Sauveer Ketan

Posted on Jul 13

The Hidden Realities of Cloud Migration: Lessons from the Trenches

#aws #migration #rehost #devops

In theory, cloud migration is straightforward. You assess, plan, and execute. In practice, however, it's far more complex. While playbooks provide a solid framework, the real world often throws situations that demand adaptability and human intervention.

The Textbook View: Assess, Mobilize, Migrate

AWS's migration playbook outlines three distinct phases:

Assess: Understand your current environment and build a compelling business case for migration.
Mobilize: Prepare your AWS foundation, define your architecture, and finalize your migration plan.
Migrate: Execute the move of your workloads and data to AWS. In this phase, migration is divided into two stages, initialize and implement.

This structured approach sounds simple enough. Yet, once you start planning, you quickly realize that cloud migration success isn't just about technology; it's equally about people, processes, and preparedness.

When service providers present their proposals to clients, this difference in exposure often leads to heated discussions. Clients with no prior migration experience try to downplay the role of "known unknowns" and "unknown unknowns", they look for shorter timeline with fewer number of people. While the service providers with prior experience try to accommodate these unknowns based on their prior experience.

Tools

AWS provides a robust suite of tools to streamline cloud migrations, encompassing discovery, planning, and execution phases. Migration Evaluator, used in the initial Assess phase, is crucial for building a data-driven business case. AWS Migration Hub acts as a central console, offering a unified view of your migration progress and integrating with various services. For detailed assessment and dependency mapping, AWS Application Discovery Service helps gather crucial information about on-premises servers, applications, and their interdependencies. When it comes to the actual "lift-and-shift" of servers and virtual machines, AWS Application Migration Service (AWS MGN) is the go-to solution, automating server replication and cutover with minimal downtime, making it efficient for migrating diverse workloads, including those you might find with legacy systems.

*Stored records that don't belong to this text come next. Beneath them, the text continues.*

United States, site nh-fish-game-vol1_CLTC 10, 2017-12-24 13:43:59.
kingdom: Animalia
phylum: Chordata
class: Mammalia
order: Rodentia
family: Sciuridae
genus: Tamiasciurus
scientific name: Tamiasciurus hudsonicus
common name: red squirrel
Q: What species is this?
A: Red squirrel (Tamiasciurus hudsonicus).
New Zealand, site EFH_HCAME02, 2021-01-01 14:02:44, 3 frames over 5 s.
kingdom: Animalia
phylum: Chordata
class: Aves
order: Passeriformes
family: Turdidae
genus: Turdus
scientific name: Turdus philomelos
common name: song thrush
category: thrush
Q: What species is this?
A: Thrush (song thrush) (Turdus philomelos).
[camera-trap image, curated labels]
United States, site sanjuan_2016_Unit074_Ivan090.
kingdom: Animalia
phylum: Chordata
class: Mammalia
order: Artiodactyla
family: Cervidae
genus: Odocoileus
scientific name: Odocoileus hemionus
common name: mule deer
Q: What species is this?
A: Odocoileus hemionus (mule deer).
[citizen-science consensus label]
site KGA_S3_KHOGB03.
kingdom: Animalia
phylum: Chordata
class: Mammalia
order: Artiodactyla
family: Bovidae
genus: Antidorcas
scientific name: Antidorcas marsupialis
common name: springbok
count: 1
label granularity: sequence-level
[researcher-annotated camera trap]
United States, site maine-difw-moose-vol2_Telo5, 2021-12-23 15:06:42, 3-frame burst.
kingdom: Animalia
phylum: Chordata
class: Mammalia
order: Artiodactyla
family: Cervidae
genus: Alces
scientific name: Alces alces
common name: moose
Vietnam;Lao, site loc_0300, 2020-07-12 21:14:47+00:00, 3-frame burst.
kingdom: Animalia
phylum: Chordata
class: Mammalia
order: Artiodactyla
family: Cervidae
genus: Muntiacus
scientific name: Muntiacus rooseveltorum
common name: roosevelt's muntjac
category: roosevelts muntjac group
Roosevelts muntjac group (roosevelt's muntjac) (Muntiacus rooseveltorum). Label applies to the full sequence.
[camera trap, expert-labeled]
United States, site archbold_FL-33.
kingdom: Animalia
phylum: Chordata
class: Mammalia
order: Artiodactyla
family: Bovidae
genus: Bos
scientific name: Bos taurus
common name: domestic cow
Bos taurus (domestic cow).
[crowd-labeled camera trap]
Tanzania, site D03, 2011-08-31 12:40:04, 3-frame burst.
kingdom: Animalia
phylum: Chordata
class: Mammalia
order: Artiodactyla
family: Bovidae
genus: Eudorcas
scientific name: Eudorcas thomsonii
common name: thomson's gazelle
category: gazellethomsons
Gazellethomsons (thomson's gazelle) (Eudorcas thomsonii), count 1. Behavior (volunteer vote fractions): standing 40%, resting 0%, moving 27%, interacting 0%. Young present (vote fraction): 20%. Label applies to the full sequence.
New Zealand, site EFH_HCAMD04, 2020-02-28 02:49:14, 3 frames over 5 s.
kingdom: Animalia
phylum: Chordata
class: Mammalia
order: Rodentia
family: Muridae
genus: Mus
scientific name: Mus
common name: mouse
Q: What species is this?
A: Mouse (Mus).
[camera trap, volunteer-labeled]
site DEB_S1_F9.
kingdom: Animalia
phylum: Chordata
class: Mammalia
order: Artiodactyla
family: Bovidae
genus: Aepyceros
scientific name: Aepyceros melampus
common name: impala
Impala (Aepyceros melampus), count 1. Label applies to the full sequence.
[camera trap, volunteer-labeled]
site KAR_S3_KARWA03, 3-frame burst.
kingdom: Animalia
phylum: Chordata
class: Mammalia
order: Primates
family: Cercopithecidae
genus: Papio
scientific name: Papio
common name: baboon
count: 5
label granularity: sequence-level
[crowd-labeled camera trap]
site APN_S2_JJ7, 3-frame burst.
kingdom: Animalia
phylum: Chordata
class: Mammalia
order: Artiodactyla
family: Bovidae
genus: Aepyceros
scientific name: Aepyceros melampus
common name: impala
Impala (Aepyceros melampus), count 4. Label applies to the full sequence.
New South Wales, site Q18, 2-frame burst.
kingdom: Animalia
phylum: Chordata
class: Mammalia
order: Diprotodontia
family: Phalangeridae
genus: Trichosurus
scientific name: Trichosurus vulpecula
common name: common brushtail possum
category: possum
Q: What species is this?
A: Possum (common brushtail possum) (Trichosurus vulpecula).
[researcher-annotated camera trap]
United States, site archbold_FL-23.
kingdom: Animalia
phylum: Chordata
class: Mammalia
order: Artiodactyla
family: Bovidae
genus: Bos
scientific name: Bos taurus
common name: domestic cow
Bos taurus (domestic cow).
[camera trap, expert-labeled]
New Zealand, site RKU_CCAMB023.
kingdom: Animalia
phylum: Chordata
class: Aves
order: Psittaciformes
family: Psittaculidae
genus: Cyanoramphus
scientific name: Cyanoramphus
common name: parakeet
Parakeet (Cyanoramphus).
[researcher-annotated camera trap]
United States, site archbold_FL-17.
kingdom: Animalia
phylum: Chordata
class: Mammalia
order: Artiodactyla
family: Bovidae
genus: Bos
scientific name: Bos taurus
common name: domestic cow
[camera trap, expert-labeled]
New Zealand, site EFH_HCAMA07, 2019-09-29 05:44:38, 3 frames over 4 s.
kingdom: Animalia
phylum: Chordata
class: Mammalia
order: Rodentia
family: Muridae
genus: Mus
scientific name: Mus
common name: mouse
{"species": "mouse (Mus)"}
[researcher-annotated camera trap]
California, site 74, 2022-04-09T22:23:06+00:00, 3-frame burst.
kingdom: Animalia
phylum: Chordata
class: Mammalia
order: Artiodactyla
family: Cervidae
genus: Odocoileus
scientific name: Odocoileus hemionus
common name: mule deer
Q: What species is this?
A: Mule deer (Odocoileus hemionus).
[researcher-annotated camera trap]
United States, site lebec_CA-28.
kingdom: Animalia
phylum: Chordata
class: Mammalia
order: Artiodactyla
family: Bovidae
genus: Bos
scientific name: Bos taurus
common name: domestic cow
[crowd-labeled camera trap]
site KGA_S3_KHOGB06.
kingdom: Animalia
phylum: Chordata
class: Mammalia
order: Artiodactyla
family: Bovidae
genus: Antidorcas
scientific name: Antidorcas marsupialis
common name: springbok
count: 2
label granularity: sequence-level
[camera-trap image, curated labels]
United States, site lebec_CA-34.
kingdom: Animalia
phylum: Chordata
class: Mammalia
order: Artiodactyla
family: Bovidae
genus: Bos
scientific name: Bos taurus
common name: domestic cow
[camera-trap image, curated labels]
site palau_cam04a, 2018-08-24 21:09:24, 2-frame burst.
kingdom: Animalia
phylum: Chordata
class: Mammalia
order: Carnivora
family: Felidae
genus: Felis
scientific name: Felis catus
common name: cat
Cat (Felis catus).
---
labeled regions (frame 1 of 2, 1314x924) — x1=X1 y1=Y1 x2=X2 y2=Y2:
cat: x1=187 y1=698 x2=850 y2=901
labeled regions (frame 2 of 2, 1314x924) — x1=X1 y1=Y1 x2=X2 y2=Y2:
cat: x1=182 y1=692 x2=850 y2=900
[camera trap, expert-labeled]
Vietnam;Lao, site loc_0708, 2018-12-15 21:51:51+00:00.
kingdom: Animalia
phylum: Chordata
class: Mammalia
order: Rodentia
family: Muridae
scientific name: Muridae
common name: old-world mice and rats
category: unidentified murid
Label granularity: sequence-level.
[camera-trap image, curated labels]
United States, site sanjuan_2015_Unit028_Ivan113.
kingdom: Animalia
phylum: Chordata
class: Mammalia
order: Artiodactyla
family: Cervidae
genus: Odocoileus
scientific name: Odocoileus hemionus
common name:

The Cloud Migration Factory on AWS solution is designed to coordinate and automate manual processes for large-scale migrations involving a substantial number of applications. This solution helps enterprises improve performance and prevents long cutover windows by providing an orchestration platform for migrating workloads to AWS at scale.

AWS Transform for VMware is a newer service in the toolkit. It is an agentic AI service which automates application discovery and dependency mapping, network translation, wave planning, and server migration while optimizing EC2 instance selection to accelerate VMware workloads migration.

While AWS provides a robust suite of native tools, the broader cloud migration ecosystem also includes a variety of AWS Partner solutions. Cloudamize, modelizeIT, Flexera, RiverMeadow, etc., are a few of them.

What Really Happens: Real-World Cloud Migration

Despite rigorous preparation, detailed runbooks, and sophisticated migration tooling, we've consistently encountered numerous challenges. Here are few concrete lessons learned from actual cloud migrations (many of them) — issues that only became clear through firsthand experience. Here my focus is on rehost (lift-and-shift) migrations only.

1. Gaps in Dependency Mapping

Even with advanced automated discovery tools and thorough application team walkthroughs, some critical interdependencies inevitably slipped through the cracks. These hidden connections became glaringly apparent only during the high-pressure cutover windows.

Lesson: Always supplement automated discovery tool outputs with detailed, in-depth application interviews and meticulous system-level dependency validation.

2. Overprovisioning and Cost Optimization

A common initial misstep was placing all production databases on expensive io2 volumes, based on an assumption of high IOPS needs. In reality, most systems didn't require such high performance.

Mid-migration, we shifted our default storage strategy to gp3. Post-migration, we diligently monitored actual IOPS metrics and only upgraded volumes where necessary. We also planned and migrated the io2 volumes back to gp3, which is easy to do in AWS.

On similar lines, application teams sometimes want to have as much CPU and RAM as on-premises, fearing application performance degradation. It should be based on rightsizing recommended by the assessment tools, and decision should not be left in the hands of application teams (this requires senior stakeholders' buy-in and support). Resizing ec2 instances is easy and quick in AWS if needed post-migration.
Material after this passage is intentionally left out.